Figure 6. GFPnb-PMVs bind to eGFP expressing cells with high specificity.

A) Cartoon schematics showing competitive binding assay. Only cells that express GFP-tagged receptors on their surfaces are expected to recruit GFPnb-PMVs. B) The specificity GFPnb-PMV binding to cells was evaluated by co-culturing GFP negative and GFP positive cells in a 1:1 ratio (brightfield, green) and then exposing them simultaneously (in the same culture dish) to GFPnb-PMVs (red). GFP positive cells recruited GFPnb-PMVs in substantially greater quantities. The red fluorescent image is a maximum intensity Z projection. C) Flow cytometry analysis of GFPnb-PMV binding to the co-cultured cells. Top: The green fluorescence signals of GFP positive and negative cells were used to set separate gates to distinguish these two co-cultured populations of cells. Bottom: The overlay of recipient cell fluorescence with (red) and without (blue) GFPnb-PMVs. Only the GFP positive cells (right) have a clearly detectable fluorescence shift upon PMV binding. D) Mean fluorescence increase owing to GFPnb-PMV binding. E) GFPnb PMVs were used to demonstrate the preservation of transmembrane protein topology.
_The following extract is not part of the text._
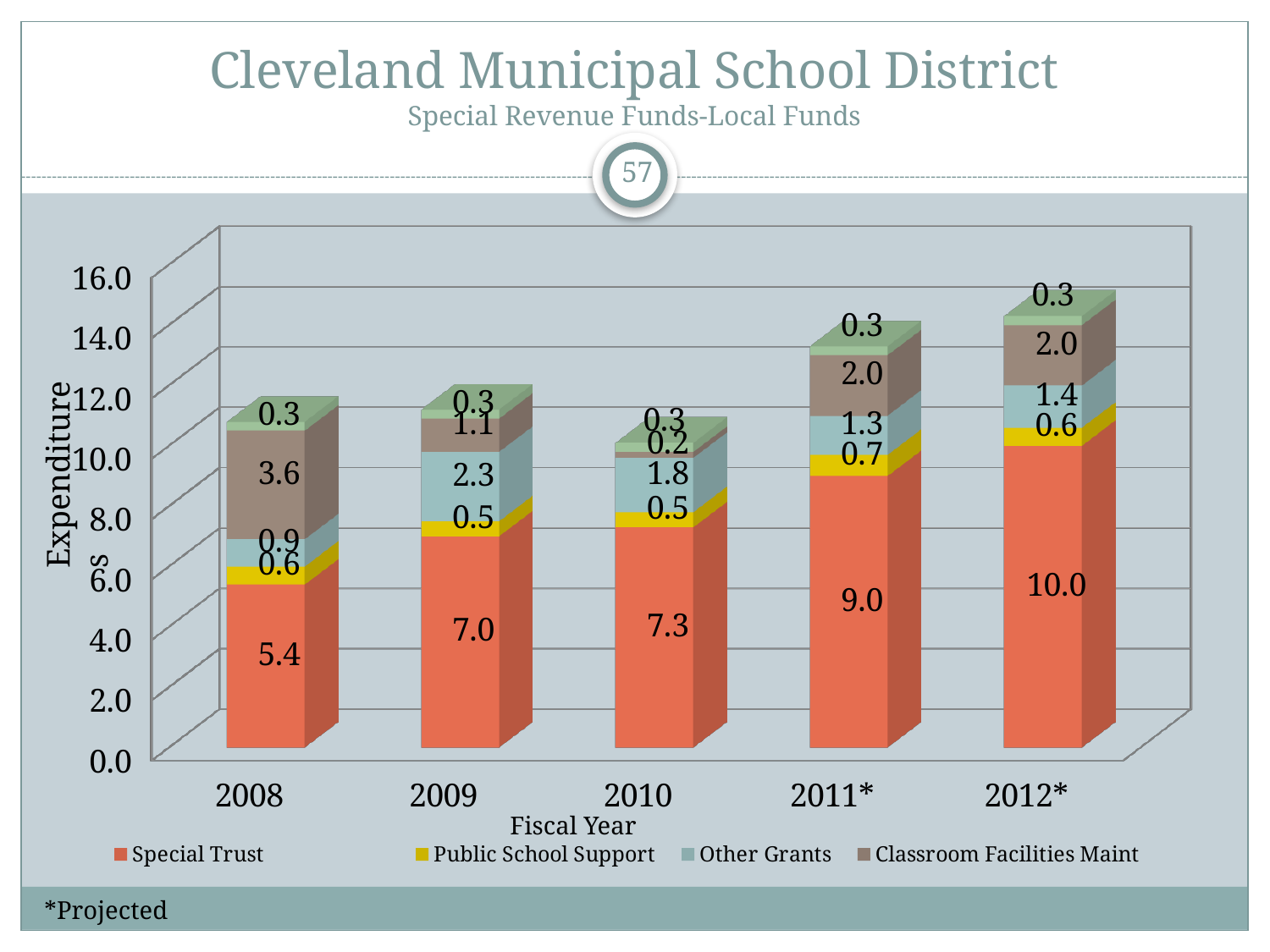
In which fiscal year is the Special Trust value lowest? 2008 What is the total of the stacked bar for fiscal year 2011*? 13.3 How many series does the legend list? 4 What is the difference between the Special Trust values for 2012* and 2008? 4.6 How many fiscal years are shown on the x axis? 5 What is the Classroom Facilities Maint value for fiscal year 2008? 3.6 What is the Special Trust value for fiscal year 2010? 7.3 Which fiscal year has the larger Other Grants value, 2009 or 2011*? 2009 In which fiscal year is the Special Trust value highest? 2012* What is the Other Grants value for fiscal year 2012*? 1.4 Does the Special Trust value rise or fall from 2008 to 2012*? Rises What kind of chart is shown on the slide? Stacked bar chart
GPMVs extracted from CHO cells transiently express transmembrane receptors with an extracellular GFP recruited GFPnb PMVs (top) while those from CHO cells transiently express EGFR with an intracellular GFP did not (bottom). The line scans show the intensity of mRFP signal from GFPnb PMVs. These images were taken under same camera setting and displayed using identical brightness and contrast for direct comparison. All scale bars, 10 µm.